本発明の実施の形態1に係るマイクロ流体デバイスとその製法手順について、模式的断面で示した説明図である。 本発明の実施の形態2に係るマイクロ流体デバイスとその製法手順について、模式的断面で示した説明図である。 図2(i)の第二の基板をA−A矢視方向から見た平面図である。 本発明に係るマイクロ流体デバイスを用いて組み立てたマイクロ分析装置を模式的斜視図で示した説明図である。 従来例に係る接合基板を示した分解斜視図である。
符号の説明
1…第一の(石英)基板,
2…第二の(石英)基板,2a…貫通孔,2b,21b,22b…ボルト穴
3,12…フォトレジスト,3a…流路パターン,
4…微細流路,4a…溝,4b…蓋部分,
5,7,13…水素化アモルファスカーボン膜,
5a,7a,13a…親水性水素化アモルファスカーボン膜,
6…紫外線, 10,20…マイクロ流体デバイス,
11…(銀)電極,11a…流体接触部,
21…押さえ板,21a…開孔部,
22…フレーム, 23…パッキン, 24…チューブ

Claims (6)

  1. 微細流路の溝を形成した第一の基板と、この第一の基板に重ねて接合されて前記溝の蓋となって微細流路を形成する第二の基板とからなるマイクロ流体デバイスにおいて、少なくとも前記第一の基板の溝内壁と、前記第二の基板の微細流路を形成する前記蓋部分と、両基板の各接合面とに有機膜が被覆され、かつ前記両基板の互いの有機膜被覆面が−OH基で終端されている部分で接合されたことを特徴とするマイクロ流体デバイス。
  2. 前記有機膜が水素化アモルファスカーボン膜であることを特徴とする請求項1に記載のマイクロ流体デバイス。

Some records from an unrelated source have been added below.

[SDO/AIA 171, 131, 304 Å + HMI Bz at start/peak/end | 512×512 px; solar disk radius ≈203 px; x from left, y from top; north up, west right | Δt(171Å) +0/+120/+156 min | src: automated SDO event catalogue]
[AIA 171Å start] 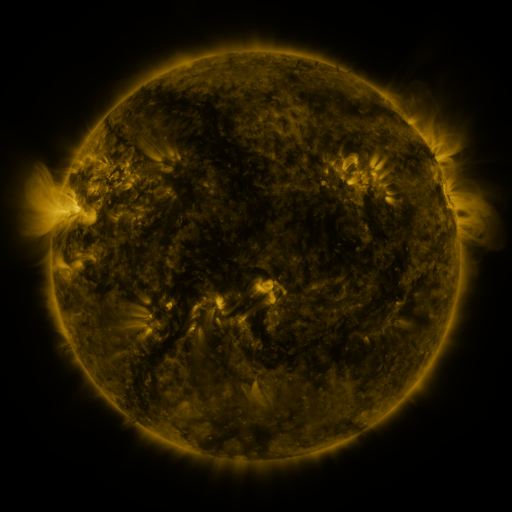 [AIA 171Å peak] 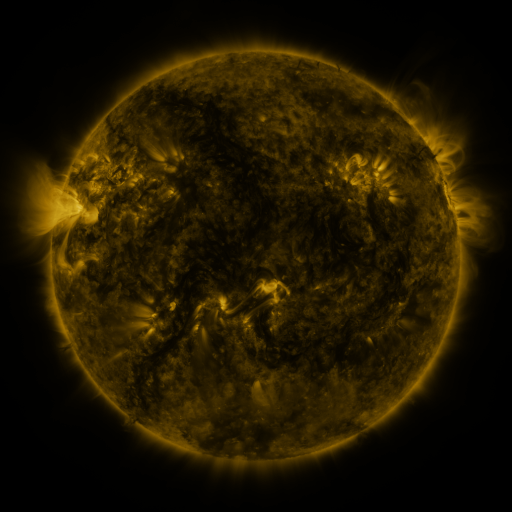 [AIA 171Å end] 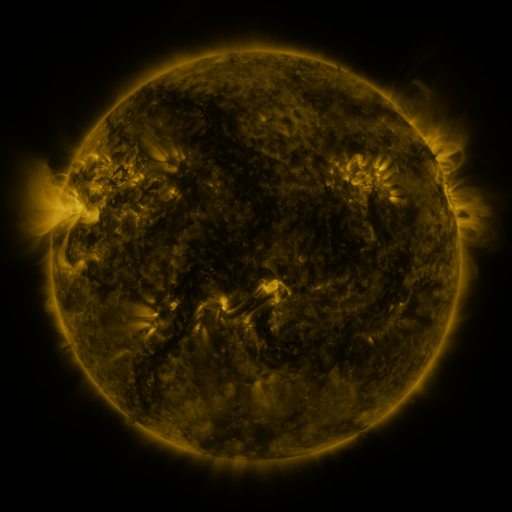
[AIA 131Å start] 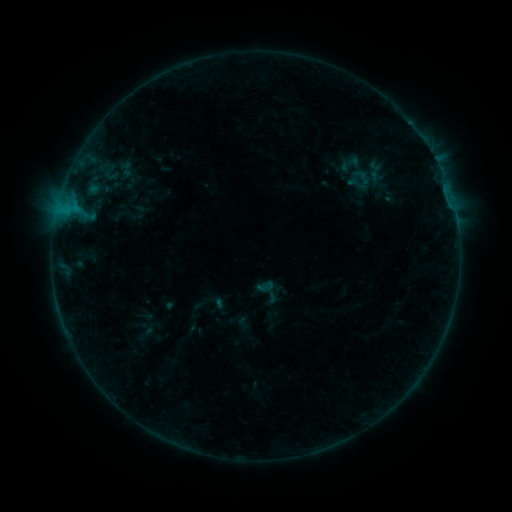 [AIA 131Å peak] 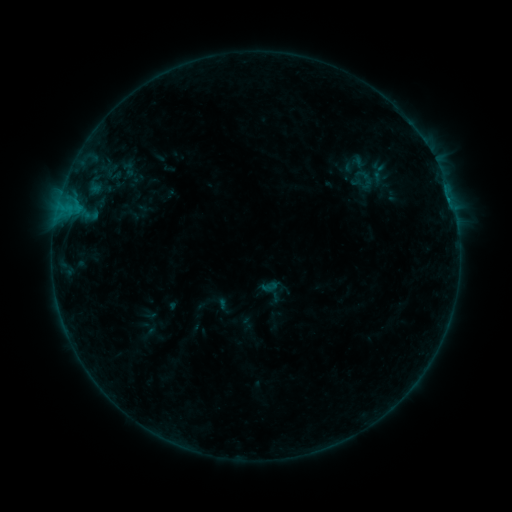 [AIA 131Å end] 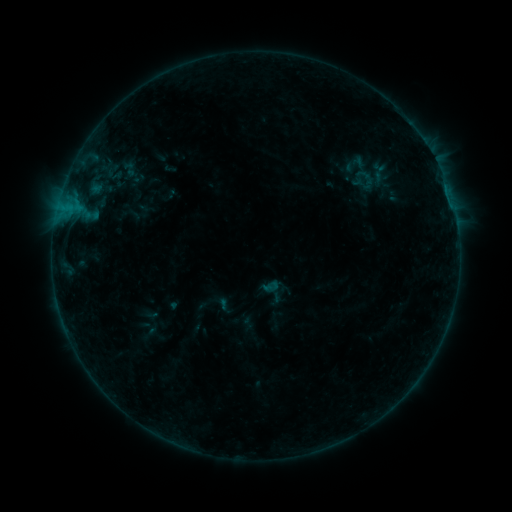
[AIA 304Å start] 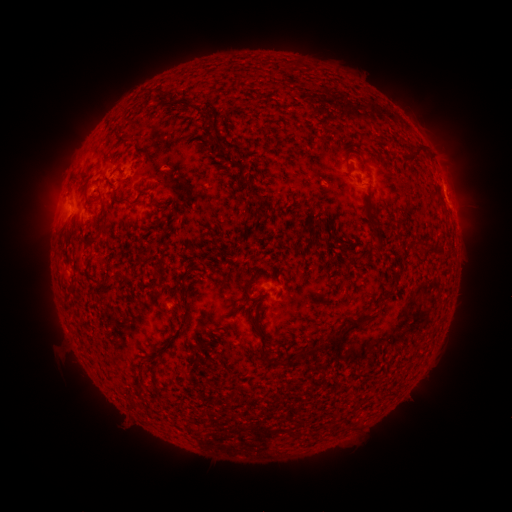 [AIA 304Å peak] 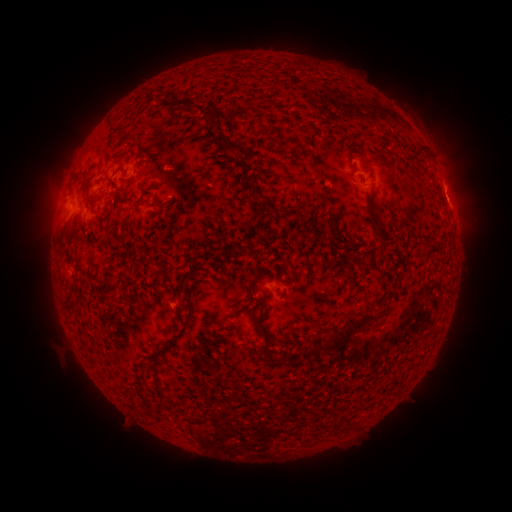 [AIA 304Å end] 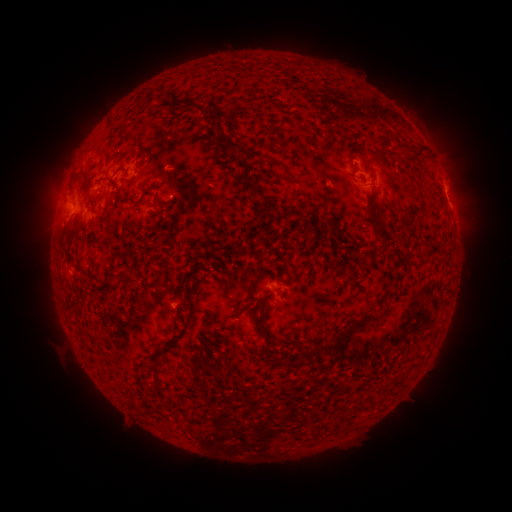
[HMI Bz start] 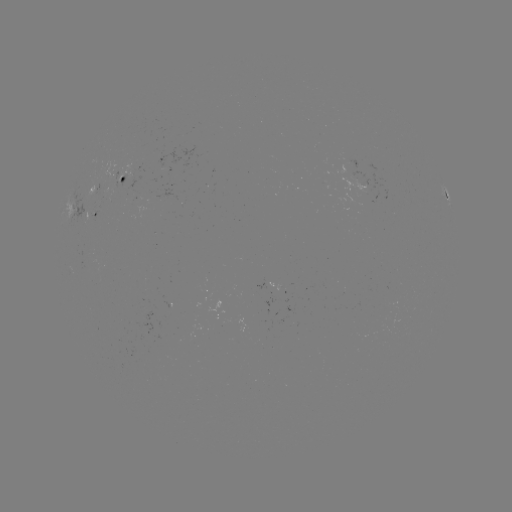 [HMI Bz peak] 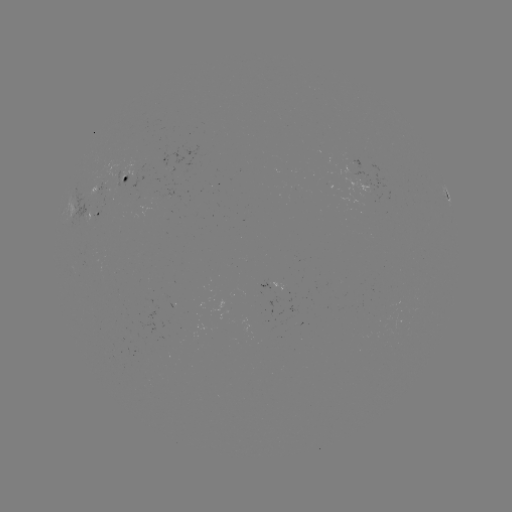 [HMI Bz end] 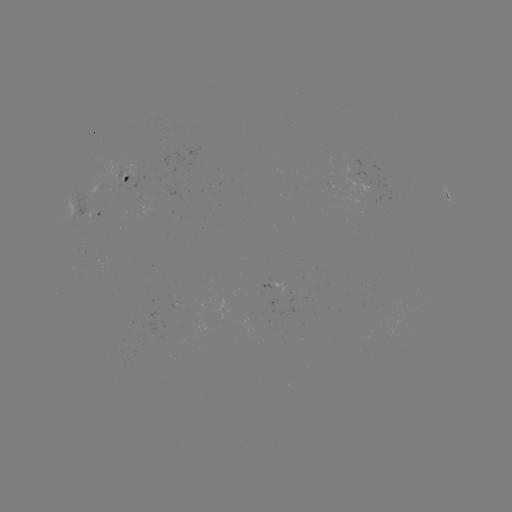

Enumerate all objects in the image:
emerging-flux region: (98, 188)
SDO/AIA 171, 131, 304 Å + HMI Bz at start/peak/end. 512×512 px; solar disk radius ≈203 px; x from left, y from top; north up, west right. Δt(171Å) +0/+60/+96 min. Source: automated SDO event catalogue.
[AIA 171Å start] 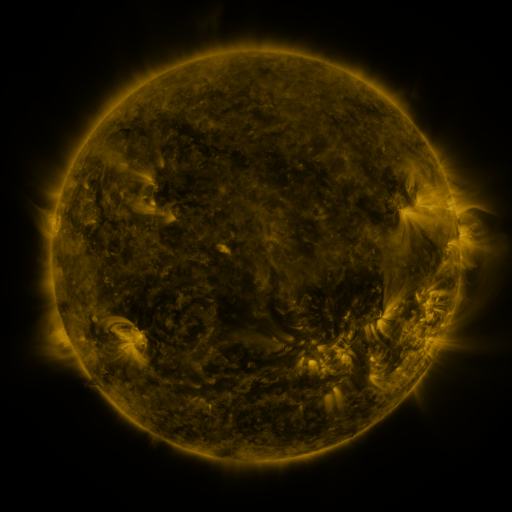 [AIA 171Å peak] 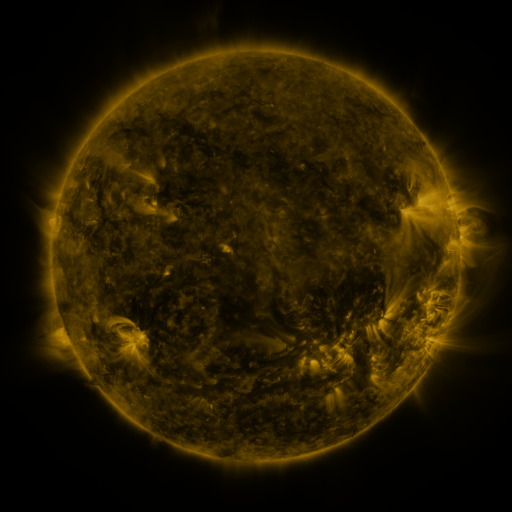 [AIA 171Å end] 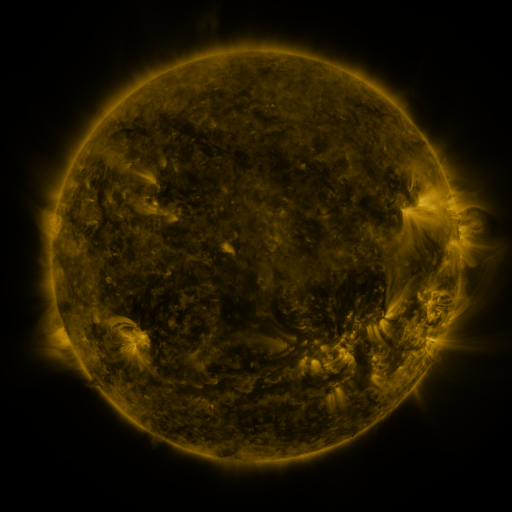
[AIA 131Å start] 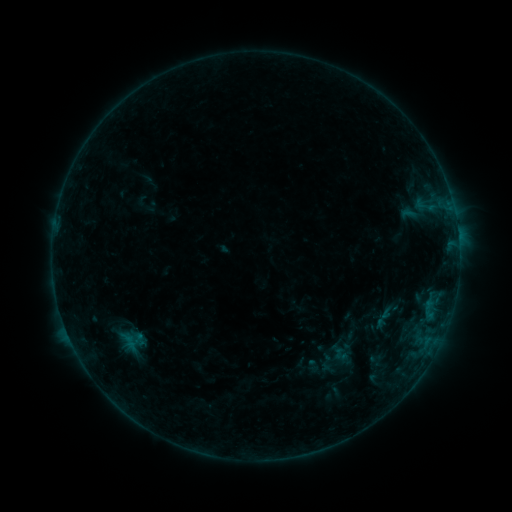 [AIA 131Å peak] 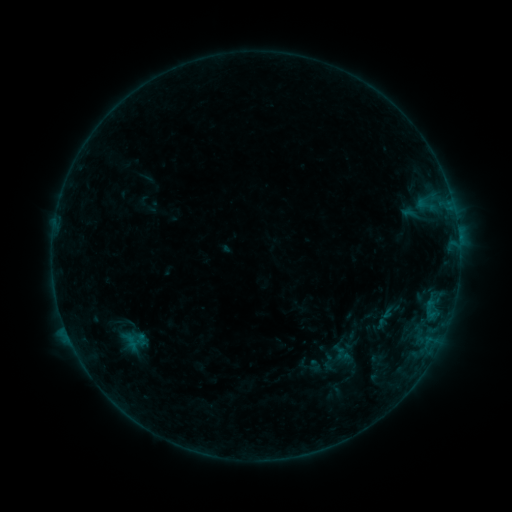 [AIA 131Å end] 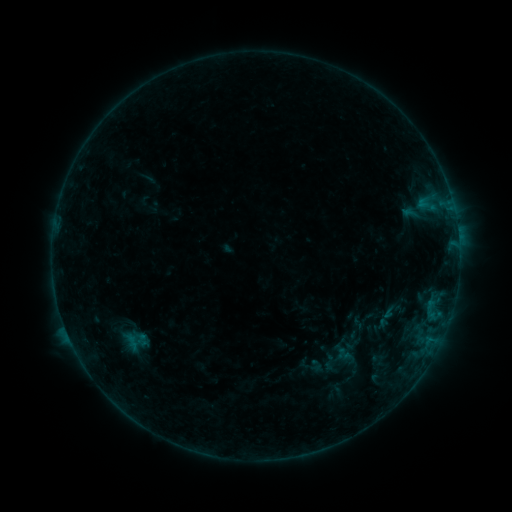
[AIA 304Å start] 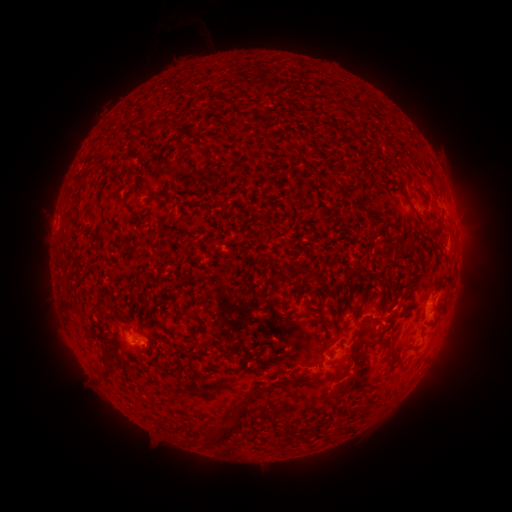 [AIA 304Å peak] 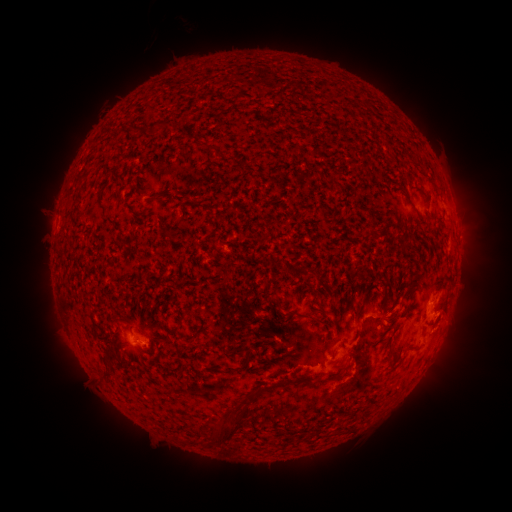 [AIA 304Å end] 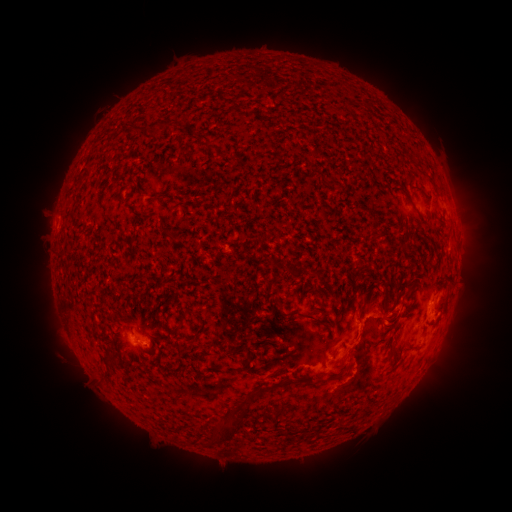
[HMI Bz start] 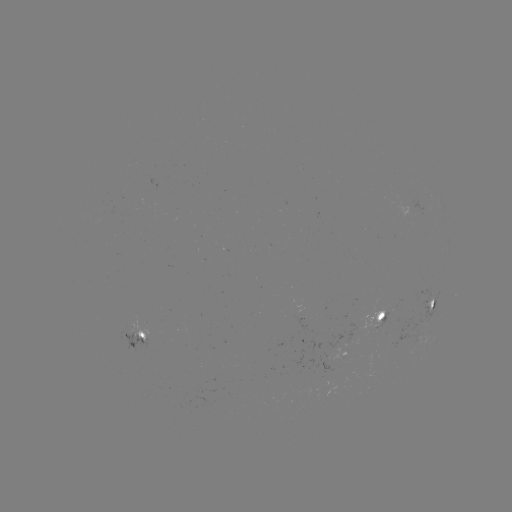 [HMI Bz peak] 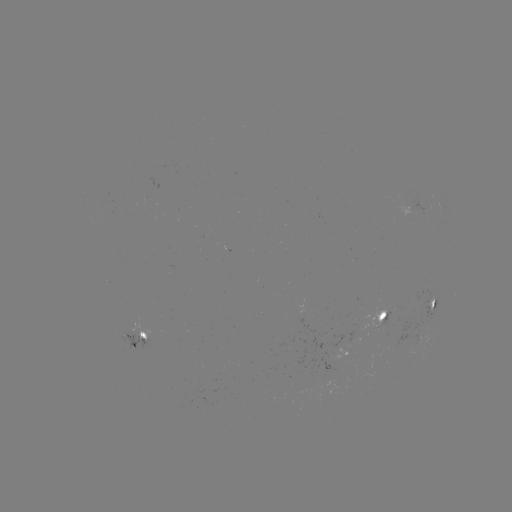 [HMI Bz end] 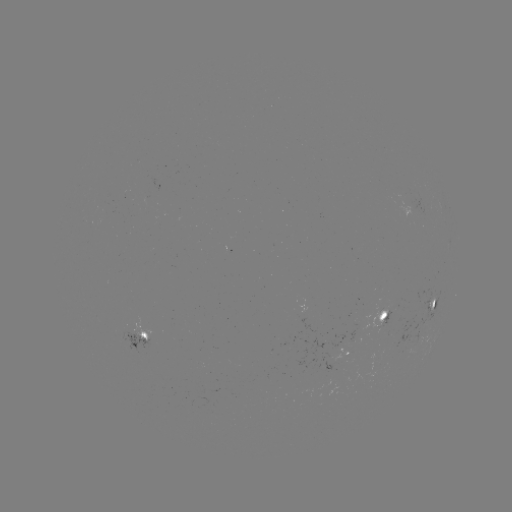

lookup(emerging-flux region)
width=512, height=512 (299, 311)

  3. 前記基板の少なくとも一方の基板に、金属またはカーボン電極が前記微細流路を通過する流体と接触する流体接触部を有するように形成されるとともに、前記電極の少なくとも流体接触部の一部は前記有機膜が除去されていることを特徴とする請求項1または2に記載のマイクロ流体デバイス。
  4. 第一の基板に微細流路の溝を形成する工程と、前記第一の基板および前記第一の基板と接合される第二の基板の少なくとも互いの接合面に夫々有機膜を被覆する工程と、前記第一の基板と第二の基板の有機膜被覆面のうち、少なくとも夫々の接合面にプラズマ処理または紫外線処理を行い、前記有機膜の表面を−OH基で終端させる工程と、フッ酸を用いて前記第一の基板と第二の基板とを前記接合面で接合する工程とを含むことを特徴とするマイクロ流体デバイスの製法。
  5. 炭化水素化合物を含む気体を前記両基板の表面に流した後、高周波電界を印加して前記炭化水素を含むプラズマを発生させ、前記両基板の表面に前記有機膜として水素化アモルファスカーボン膜を被覆することを特徴とする請求項4に記載のマイクロ流体デバイスの製法。
  6. 前記溝内壁と前記第二の基板の微細流路を形成する蓋部分とを被覆した有機膜の表面を、カップリング剤によって所定の官能基に置換することを特徴とする請求項4または5に記載のマイクロ流体デバイスの製法。